Exposés à Rome, à Milan en 1953 les panneaux sont mal accueillis par la critique italienne. Picasso a choisi de ne pas montrer directement et de manière réaliste la guerre. « La photographie est venue pour libérer la peinture de toute littérature, de l’anecdote et même du sujet. En tout cas un certain aspect du sujet appartient désormais à la photographie … »

L’affaire du portrait de Staline (Daix p. 744) le démontre aussi.

Couverture des lettres-francaises 12 mars 1953 mort de Staline. Portrait de Staline Vallauris – 12 mars 1953 fusain et crayon collection privée.

Le dessin de Picasso, répondant à un appel d’Aragon lui demandant de faire « ce qu’il voulait », provoqua un scandale car au lieu de placer un photo ou une œuvre d’un artiste soviétique, le dessin de Picasso, déjà critiqué comme ne correspondant pas au canon communiste a été pris pour une provocation. Picasso a dit qu’il pensait même au début le figurer en héros nu !!

III. Entre 1944 et 1953, Picasso continue à explorer anciennes et nouvelles  mythologies .

1943 – 44 il fait connaissance avec Françoise Gilot, peintre, au restaurant le Catalan. Il se la fait présenter par un ami et l’invite à son atelier. Leur relation durera jusqu’en 1952.

1953 : Françoise Gillot, jeune belle, mère de Claude et de Paloma, s’en va avec les enfants, Picasso à l’âge de 72 ans se retrouve seul marque le début de nouvelles expériences. La crise de vie privée débouche comme souvent sur une crise esthétique profonde dont naîtra l’extension d’un processus à plusieurs genres et à plusieurs techniques. La naissance de Maya, la relation clandestine avec Marie-Thérèse et la séparation avec Olga avaient marqué les années ’30. Mais cette fois, point de relations adultères et d’enfants à cacher. De nouvelles élaborations stylistiques marquent le portrait, le narratif, le mythologique. Entre 18 novembre 1953 et le 3 février 1954 il exécute littéralement enfermé dans son atelier de la Galloise, les 180 dessins autour du Peintre et de son modèle ou son atelier.

Quelles avaient été les étapes de la période Françoise Gilot ?

 – Le portrait, il fait entrer son corps, son visage dans l’œuvre. Pas en termes de ressemblance mais en termes de cryptage.

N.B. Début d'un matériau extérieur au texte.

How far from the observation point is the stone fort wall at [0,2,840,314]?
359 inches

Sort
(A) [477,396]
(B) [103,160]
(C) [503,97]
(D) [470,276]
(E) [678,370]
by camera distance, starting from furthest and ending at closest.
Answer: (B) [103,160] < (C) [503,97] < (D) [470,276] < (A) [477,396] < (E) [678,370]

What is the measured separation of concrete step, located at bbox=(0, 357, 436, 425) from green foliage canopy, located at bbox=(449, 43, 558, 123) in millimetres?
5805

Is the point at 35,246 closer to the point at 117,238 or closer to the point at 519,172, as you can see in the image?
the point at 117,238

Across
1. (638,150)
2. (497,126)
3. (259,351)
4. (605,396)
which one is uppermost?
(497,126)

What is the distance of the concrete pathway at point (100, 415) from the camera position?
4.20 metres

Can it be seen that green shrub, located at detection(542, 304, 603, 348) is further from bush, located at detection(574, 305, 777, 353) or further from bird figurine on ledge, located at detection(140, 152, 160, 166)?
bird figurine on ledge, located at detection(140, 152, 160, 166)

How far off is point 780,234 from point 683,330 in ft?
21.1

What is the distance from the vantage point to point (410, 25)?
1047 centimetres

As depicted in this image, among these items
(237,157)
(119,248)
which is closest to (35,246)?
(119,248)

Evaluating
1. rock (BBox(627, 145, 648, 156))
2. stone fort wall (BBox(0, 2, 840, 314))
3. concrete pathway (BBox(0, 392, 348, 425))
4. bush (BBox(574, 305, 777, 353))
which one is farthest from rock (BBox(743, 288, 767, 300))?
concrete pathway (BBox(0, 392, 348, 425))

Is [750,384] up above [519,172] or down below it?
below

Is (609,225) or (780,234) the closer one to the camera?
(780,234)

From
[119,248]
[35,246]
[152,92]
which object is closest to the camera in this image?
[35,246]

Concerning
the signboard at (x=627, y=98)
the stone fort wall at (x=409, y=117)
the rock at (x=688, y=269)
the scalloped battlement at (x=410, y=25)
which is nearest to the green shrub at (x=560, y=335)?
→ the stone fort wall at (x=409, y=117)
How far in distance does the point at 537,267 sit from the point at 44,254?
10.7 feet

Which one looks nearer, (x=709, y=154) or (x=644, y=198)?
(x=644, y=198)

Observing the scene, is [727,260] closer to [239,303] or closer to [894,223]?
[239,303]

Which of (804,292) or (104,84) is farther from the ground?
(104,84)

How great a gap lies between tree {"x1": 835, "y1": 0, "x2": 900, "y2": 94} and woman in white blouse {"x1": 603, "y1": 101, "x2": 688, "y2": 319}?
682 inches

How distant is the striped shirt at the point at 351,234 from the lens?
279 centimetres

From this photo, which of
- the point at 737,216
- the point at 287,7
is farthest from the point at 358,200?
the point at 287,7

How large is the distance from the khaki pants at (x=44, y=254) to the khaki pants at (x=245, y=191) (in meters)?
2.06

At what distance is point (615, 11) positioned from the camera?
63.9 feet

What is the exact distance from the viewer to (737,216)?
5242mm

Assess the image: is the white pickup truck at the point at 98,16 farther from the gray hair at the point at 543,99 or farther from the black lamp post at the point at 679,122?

La Femme assise du 5 mars 1945 (Musée Picasso) est encore Dora. Visage anguleux, cheveux courts, doigts en pointes et dents bien visibles, chapeau.

La femme-fleur (Françoise Gilot) Paris, 5-Mai 1946 huile sur toile 146 x 89 cm. Françoise Gilot Collection.

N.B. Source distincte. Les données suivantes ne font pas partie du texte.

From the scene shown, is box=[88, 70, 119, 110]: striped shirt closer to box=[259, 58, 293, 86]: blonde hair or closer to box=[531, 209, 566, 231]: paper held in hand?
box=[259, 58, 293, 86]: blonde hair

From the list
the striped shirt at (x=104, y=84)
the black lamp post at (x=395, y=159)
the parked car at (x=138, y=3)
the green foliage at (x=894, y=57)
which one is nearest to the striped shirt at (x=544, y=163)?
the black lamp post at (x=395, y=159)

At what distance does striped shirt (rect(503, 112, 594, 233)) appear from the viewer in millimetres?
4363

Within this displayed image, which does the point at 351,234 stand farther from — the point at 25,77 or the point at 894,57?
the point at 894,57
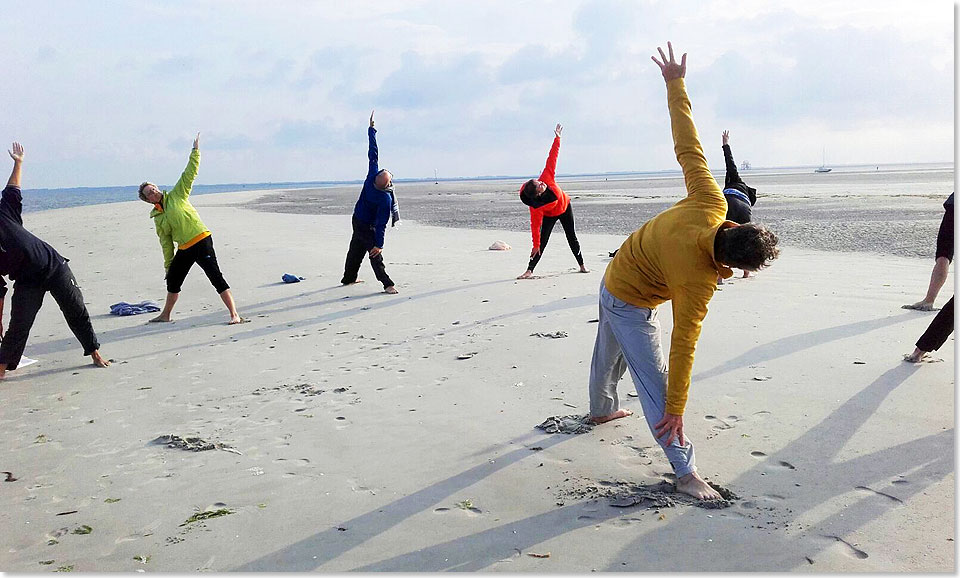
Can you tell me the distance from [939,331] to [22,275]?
305 inches

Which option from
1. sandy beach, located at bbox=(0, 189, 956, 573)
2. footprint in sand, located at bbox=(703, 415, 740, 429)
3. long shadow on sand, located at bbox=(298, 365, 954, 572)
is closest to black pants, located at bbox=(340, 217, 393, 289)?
sandy beach, located at bbox=(0, 189, 956, 573)

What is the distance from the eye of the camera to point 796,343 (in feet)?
21.5

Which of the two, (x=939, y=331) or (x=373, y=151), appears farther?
(x=373, y=151)

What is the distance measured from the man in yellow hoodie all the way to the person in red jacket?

Mais dès la Femme- Fleur « l’identité picturale » de Françoise est en place : formes courbes enroulées, ovales larges, cercles, sorte de biomorphisme curviligne qui rappelle le « style Marie-Thérèse » avec une simplification plus grande encore. Le corps est réduit à un trait vertical à peine élargi.

On retrouve la même silhouette dans un Nu debout du 28 juin 1946 et dans la Femme dans un fauteuil du 3 juillet 1946 (Musée Picasso).

Nu debout Paris 28 juin 1946 crayon de couleur 51x32cm Musée picasso

Femme dans un fauteuil 3 juillet 1946 Huile et gouache sur toile 130x97cm Musée Picasso.

Taille étroite, poitrine ronde, chevelure abondante, ces caractéristiques se retrouvent plus ou moins dans les futurs portraits de Françoise : signes géométriques ; triangles, cercles, qui montrent plutôt les fonctions sexuelle et procréatrice que l’identité précise du modèle.

Françoise Gilot avec Claude et Paloma 1951 Ripolin sur contreplaqué Coll privée.

Dans ce contreplaqué au Ripolin de 1951, Françoise avec Claude et Paloma est réduite l’ovale de ventre, aux cercles de ses seins et l’ovale de la tête. Peu de portraits individuels de Françoise comme si elle se limitait à la maternité.

Claude dessinant, Françoise et Paloma 17 mai 1954 Huile sur toile 116 x 89 cm  Musée Picasso.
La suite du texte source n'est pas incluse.